The file has three sections:

Section Tasks
Authentication 1. Define a service principal or publish profile.
2. Create a GitHub secret.
Build 1. Set up the environment.
2. Build the web app.
Deploy 1. Deploy the web app.

Use the Deployment Center

You can quickly get started with GitHub Actions by using the App Service Deployment Center. This turn-key method automatically generates a workflow file based on your application stack and commits it to your GitHub repository in the correct directory. For more information, see Continuous deployment to Azure App Service.

Set up a workflow manually

You can also deploy a workflow without using the Deployment Center. To do so, you need to first generate deployment credentials.

Generate deployment credentials

The recommended way to authenticate with Azure App Services for GitHub Actions is with a user-defined managed identity, and the easiest way for that is by configuring GitHub Actions deployment directly in the portal instead and selecting User-assigned managed identity.

Note

Authentication using a user-assigned managed identity is currently in preview.

Alternatively, you can authenticate with a service principal, OpenID Connect, or a publish profile.

Note

Publish profile requires basic authentication to be enabled.

A publish profile is an app-level credential. Set up your publish profile as a GitHub secret.

  1. Go to your app service in the Azure portal.

  2. On the Overview page, select Get Publish profile.

  3. Save the downloaded file. You'll use the contents of the file to create a GitHub secret.

Note

As of October 2020, Linux web apps needs the app setting WEBSITE_WEBDEPLOY_USE_SCM set to true before downloading the publish profile.
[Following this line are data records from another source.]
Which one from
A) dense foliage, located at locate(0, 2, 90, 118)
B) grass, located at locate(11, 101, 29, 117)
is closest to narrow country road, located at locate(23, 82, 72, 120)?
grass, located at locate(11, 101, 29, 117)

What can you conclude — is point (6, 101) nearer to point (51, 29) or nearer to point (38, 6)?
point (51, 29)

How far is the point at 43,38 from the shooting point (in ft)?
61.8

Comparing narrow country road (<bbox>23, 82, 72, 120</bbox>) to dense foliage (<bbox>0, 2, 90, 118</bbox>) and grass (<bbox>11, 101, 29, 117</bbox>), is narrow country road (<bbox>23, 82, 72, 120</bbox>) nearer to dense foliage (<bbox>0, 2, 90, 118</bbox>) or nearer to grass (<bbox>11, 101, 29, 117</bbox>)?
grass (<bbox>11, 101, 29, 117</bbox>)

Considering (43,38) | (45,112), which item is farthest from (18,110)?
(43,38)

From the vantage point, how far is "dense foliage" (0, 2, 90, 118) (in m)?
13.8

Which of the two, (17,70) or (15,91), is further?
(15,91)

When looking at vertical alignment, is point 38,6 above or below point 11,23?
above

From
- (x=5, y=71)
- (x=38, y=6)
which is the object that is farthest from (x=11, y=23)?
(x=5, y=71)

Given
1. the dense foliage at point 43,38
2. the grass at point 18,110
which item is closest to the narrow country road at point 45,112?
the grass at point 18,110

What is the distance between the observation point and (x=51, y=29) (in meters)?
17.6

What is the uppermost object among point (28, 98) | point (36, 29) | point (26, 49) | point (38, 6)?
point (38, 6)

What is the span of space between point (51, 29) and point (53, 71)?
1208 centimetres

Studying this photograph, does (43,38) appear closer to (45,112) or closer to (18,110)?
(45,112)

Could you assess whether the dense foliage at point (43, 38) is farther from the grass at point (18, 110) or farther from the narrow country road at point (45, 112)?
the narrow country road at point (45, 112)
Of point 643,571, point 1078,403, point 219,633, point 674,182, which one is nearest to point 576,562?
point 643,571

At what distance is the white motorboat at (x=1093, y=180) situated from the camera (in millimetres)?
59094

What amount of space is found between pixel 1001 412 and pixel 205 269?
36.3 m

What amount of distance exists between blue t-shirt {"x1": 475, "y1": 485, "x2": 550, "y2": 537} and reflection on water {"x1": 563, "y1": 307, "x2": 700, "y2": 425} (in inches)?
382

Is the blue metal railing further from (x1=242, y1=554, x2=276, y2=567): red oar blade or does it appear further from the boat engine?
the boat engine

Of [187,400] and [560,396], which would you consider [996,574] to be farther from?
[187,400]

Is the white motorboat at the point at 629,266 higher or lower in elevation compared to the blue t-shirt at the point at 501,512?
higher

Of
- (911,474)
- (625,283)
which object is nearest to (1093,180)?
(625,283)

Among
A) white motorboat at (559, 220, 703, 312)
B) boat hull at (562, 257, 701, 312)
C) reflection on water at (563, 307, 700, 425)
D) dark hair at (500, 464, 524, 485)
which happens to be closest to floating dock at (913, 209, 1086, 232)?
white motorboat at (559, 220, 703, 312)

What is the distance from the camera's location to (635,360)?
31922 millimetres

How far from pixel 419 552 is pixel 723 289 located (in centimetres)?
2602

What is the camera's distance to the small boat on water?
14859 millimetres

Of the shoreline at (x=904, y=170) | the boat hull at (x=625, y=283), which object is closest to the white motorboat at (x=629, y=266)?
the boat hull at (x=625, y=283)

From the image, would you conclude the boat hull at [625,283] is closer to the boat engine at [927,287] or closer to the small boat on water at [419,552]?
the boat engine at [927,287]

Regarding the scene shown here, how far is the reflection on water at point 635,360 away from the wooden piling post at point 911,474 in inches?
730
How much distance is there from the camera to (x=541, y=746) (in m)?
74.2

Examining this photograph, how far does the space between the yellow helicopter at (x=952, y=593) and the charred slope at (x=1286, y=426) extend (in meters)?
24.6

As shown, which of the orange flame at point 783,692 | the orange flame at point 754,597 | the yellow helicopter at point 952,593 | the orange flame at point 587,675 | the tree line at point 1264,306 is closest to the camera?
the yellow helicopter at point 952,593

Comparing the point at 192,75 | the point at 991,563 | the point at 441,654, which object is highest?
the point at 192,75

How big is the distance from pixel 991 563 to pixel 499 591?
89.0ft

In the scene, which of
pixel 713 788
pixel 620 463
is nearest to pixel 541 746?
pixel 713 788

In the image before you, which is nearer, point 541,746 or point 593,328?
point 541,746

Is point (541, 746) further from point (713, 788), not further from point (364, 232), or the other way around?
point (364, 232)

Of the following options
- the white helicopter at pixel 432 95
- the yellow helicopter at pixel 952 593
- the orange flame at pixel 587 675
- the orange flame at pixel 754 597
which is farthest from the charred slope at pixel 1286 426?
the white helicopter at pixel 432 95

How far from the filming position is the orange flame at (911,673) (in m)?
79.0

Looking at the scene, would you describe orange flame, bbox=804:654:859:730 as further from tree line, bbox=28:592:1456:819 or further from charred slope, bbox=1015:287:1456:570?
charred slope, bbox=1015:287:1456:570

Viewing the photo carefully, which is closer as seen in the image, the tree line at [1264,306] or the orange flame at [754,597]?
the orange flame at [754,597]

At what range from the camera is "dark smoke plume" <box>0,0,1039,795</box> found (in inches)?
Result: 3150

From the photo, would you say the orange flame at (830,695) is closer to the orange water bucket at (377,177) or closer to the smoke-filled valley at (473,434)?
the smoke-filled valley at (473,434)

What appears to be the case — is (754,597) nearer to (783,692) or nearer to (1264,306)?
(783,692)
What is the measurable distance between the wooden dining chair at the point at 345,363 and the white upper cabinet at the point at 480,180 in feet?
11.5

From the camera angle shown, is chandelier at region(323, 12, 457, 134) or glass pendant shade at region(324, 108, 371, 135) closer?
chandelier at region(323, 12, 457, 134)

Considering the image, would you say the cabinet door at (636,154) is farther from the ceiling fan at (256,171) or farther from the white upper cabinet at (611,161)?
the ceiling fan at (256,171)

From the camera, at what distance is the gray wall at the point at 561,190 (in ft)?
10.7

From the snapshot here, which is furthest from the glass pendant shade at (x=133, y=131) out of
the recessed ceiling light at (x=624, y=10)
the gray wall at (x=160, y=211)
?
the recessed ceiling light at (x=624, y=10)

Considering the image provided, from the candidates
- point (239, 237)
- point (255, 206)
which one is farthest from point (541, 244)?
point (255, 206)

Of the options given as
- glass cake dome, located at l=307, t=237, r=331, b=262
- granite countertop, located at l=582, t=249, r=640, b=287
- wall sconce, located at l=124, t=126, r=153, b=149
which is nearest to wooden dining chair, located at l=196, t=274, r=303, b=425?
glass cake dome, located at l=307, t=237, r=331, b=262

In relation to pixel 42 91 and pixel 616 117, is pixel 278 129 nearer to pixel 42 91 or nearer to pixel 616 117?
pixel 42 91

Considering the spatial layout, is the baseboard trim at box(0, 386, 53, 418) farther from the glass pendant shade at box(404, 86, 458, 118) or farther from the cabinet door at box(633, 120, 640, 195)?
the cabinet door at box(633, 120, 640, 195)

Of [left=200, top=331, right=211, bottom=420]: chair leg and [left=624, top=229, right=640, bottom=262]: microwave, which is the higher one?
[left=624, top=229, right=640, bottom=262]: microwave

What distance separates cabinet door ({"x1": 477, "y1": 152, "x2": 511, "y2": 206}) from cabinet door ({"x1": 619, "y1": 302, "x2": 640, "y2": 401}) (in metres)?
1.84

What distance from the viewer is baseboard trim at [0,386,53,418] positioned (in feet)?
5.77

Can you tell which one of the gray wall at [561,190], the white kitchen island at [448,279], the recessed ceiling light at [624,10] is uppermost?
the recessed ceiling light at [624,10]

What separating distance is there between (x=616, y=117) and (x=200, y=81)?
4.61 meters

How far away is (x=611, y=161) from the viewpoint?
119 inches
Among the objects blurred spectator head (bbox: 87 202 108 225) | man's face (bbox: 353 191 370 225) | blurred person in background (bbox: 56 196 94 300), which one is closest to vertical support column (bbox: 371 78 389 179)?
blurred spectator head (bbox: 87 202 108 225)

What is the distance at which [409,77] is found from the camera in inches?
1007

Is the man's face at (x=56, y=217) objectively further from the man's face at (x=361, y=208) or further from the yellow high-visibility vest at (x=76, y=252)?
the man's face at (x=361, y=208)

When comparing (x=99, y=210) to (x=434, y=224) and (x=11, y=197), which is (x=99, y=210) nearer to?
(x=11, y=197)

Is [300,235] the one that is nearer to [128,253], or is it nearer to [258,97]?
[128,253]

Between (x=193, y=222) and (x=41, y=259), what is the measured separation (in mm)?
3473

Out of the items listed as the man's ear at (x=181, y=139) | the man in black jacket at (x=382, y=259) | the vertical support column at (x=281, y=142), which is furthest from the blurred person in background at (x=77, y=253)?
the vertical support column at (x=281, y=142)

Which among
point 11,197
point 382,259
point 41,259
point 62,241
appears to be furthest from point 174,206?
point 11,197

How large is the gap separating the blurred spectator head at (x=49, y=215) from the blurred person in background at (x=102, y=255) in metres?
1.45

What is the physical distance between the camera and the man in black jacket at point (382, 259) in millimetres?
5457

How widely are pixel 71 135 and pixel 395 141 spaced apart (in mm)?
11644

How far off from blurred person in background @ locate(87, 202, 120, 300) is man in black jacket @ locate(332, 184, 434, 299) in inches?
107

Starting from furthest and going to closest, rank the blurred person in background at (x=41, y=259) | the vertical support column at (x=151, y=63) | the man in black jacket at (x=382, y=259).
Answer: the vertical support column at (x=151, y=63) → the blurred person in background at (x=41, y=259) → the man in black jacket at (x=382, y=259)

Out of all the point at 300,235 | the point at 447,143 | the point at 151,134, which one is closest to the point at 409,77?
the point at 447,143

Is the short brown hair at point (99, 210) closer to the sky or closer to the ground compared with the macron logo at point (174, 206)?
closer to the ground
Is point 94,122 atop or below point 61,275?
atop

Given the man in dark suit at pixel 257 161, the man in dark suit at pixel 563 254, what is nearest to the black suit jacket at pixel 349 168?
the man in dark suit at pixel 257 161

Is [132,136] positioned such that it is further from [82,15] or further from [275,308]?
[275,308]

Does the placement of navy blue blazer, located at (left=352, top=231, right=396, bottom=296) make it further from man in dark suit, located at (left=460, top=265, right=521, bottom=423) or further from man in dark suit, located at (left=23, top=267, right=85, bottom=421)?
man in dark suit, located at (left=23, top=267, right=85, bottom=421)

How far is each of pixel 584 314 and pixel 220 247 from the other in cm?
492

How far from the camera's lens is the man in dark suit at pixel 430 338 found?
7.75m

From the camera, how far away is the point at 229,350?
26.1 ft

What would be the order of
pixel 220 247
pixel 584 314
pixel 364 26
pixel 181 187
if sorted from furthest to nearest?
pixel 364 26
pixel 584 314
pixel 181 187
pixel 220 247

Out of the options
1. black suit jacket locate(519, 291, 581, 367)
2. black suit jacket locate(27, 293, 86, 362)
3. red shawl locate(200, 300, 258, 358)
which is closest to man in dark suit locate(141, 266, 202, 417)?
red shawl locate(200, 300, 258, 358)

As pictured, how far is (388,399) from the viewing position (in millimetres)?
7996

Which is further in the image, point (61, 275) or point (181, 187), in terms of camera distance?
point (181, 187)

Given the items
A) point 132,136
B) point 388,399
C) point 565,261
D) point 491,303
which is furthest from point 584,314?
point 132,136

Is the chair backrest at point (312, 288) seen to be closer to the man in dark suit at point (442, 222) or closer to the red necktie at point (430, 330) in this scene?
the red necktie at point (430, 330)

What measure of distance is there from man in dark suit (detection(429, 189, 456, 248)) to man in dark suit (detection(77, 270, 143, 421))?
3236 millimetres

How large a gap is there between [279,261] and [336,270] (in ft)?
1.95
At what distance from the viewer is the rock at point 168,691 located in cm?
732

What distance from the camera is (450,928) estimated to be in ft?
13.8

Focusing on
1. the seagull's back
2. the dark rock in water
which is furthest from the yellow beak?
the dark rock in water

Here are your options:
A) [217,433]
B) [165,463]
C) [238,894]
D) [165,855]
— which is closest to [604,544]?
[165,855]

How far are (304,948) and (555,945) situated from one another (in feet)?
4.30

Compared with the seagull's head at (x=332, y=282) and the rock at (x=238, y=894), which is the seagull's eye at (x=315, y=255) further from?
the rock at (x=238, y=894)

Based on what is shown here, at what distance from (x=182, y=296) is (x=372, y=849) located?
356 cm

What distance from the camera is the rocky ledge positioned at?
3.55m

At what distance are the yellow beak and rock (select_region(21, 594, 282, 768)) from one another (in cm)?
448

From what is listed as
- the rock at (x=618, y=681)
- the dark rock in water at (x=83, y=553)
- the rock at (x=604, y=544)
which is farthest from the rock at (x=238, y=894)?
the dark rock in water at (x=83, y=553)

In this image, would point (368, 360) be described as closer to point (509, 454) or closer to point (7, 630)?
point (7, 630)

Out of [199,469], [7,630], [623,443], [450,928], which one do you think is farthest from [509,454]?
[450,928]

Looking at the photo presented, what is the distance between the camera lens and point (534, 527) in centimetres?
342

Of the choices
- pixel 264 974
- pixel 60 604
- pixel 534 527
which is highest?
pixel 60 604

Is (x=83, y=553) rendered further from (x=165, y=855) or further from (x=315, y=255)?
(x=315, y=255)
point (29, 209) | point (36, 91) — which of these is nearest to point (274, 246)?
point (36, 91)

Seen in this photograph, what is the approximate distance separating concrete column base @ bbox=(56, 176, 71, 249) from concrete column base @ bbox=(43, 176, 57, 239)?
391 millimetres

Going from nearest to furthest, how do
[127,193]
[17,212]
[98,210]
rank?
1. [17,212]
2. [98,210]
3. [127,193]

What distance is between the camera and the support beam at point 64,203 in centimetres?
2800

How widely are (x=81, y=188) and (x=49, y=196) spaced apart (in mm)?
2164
This requirement will be removed in the future.

Configure the GitHub secret

In GitHub, browse your repository. Select Settings > Security > Secrets and variables > Actions > New repository secret.

To use app-level credentials, paste the contents of the downloaded publish profile file into the secret's value field. Name the secret AZURE_WEBAPP_PUBLISH_PROFILE.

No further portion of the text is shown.